● Required work
Copy the following lines word for word, leaving out the pictures.

____________

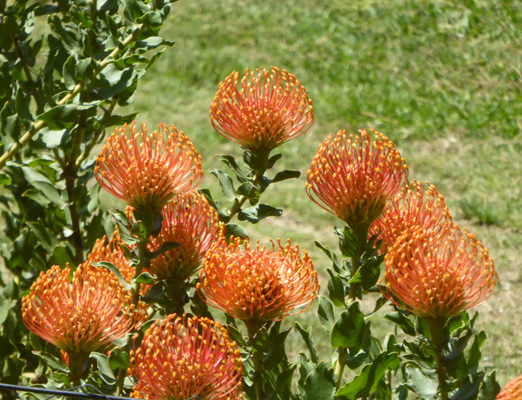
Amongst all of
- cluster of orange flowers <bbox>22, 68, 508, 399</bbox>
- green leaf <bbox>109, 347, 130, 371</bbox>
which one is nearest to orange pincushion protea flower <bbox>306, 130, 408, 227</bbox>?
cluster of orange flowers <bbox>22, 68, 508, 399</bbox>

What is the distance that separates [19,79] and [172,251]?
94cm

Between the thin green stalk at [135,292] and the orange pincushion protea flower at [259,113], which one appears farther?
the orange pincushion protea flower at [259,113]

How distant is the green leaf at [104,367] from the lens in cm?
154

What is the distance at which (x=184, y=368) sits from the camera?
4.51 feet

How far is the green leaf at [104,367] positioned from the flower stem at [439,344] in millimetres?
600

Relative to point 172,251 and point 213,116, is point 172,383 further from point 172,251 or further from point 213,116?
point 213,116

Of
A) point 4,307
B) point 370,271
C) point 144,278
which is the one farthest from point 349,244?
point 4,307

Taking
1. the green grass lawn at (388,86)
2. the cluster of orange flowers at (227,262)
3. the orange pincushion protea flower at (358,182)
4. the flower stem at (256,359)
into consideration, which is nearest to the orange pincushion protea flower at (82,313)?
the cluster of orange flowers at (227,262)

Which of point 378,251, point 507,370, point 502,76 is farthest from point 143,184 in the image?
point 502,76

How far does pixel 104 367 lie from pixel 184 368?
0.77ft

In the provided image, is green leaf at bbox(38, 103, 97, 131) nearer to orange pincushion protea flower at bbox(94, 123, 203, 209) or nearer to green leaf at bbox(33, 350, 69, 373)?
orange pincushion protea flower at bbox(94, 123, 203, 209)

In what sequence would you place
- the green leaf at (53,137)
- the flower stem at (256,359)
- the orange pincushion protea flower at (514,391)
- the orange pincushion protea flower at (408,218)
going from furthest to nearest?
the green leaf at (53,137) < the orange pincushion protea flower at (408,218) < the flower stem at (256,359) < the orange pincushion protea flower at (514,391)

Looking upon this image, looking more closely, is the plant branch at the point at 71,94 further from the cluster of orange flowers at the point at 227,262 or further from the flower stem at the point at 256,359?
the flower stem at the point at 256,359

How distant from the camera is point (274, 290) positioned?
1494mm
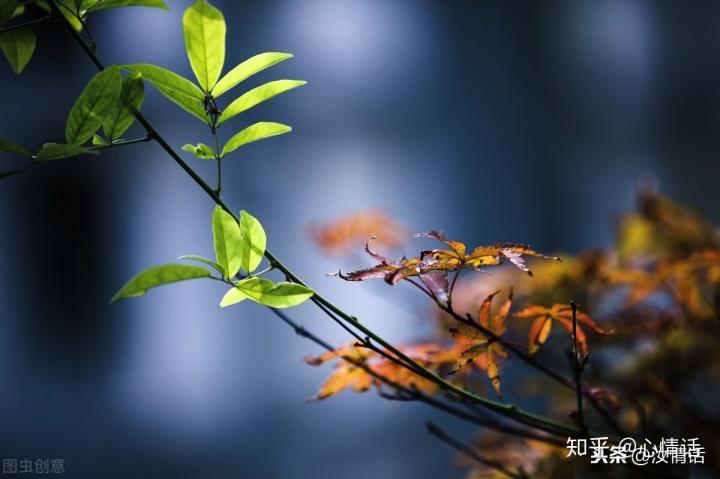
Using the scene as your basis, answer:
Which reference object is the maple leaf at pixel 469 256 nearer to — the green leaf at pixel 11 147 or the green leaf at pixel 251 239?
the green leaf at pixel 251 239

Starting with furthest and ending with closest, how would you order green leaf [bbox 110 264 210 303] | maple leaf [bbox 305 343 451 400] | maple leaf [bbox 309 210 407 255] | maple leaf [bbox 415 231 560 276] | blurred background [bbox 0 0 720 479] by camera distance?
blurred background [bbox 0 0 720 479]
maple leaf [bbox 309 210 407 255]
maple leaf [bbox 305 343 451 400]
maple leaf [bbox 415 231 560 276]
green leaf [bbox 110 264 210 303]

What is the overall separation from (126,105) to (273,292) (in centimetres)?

____________

● Written response
Amongst all of
- cluster of orange flowers <bbox>22, 68, 508, 399</bbox>
- green leaf <bbox>109, 347, 130, 371</bbox>
which one is nearest to orange pincushion protea flower <bbox>306, 130, 408, 227</bbox>?
cluster of orange flowers <bbox>22, 68, 508, 399</bbox>

What is the distance that separates [19,79] and [172,251]?
94cm

Between the thin green stalk at [135,292] and the orange pincushion protea flower at [259,113], which one appears farther?
the orange pincushion protea flower at [259,113]

How distant is the green leaf at [104,367] from the lens in cm?
154

What is the distance at which (x=184, y=368) sits from the camera?
4.51 feet

How far is the green leaf at [104,367] positioned from the flower stem at [439,344] in millimetres?
600

Relative to point 172,251 and point 213,116, is point 172,383 further from point 172,251 or further from point 213,116?
point 213,116

Of
A) point 4,307
B) point 370,271
C) point 144,278
which is the one farthest from point 349,244?
point 4,307

Taking
1. the green grass lawn at (388,86)
2. the cluster of orange flowers at (227,262)
3. the orange pincushion protea flower at (358,182)
4. the flower stem at (256,359)
into consideration, which is nearest to the orange pincushion protea flower at (82,313)?
the cluster of orange flowers at (227,262)

Which of point 378,251, point 507,370, point 502,76 is farthest from point 143,184 in the image?
point 502,76

How far does pixel 104 367 lie from pixel 184 368?
0.77ft

In the provided image, is green leaf at bbox(38, 103, 97, 131) nearer to orange pincushion protea flower at bbox(94, 123, 203, 209) or nearer to green leaf at bbox(33, 350, 69, 373)?
orange pincushion protea flower at bbox(94, 123, 203, 209)

In what sequence would you place
- the green leaf at (53,137)
- the flower stem at (256,359)
- the orange pincushion protea flower at (514,391)
- the orange pincushion protea flower at (408,218)
going from furthest to nearest?
the green leaf at (53,137) < the orange pincushion protea flower at (408,218) < the flower stem at (256,359) < the orange pincushion protea flower at (514,391)

Looking upon this image, looking more closely, is the plant branch at the point at 71,94 further from the cluster of orange flowers at the point at 227,262 or further from the flower stem at the point at 256,359?
the flower stem at the point at 256,359

How distant from the camera is point (274, 290) positioned?
1494mm
Using the scene as your basis, answer:
Which reference object is the maple leaf at pixel 469 256 nearer to — the green leaf at pixel 11 147 or the green leaf at pixel 251 239?
the green leaf at pixel 251 239

Starting with furthest and ending with closest, how would you order green leaf [bbox 110 264 210 303] | maple leaf [bbox 305 343 451 400] | maple leaf [bbox 309 210 407 255] | maple leaf [bbox 415 231 560 276] | blurred background [bbox 0 0 720 479] by camera distance?
blurred background [bbox 0 0 720 479]
maple leaf [bbox 309 210 407 255]
maple leaf [bbox 305 343 451 400]
maple leaf [bbox 415 231 560 276]
green leaf [bbox 110 264 210 303]

What is the overall separation from (126,105) to (273,292) (in centimetres)?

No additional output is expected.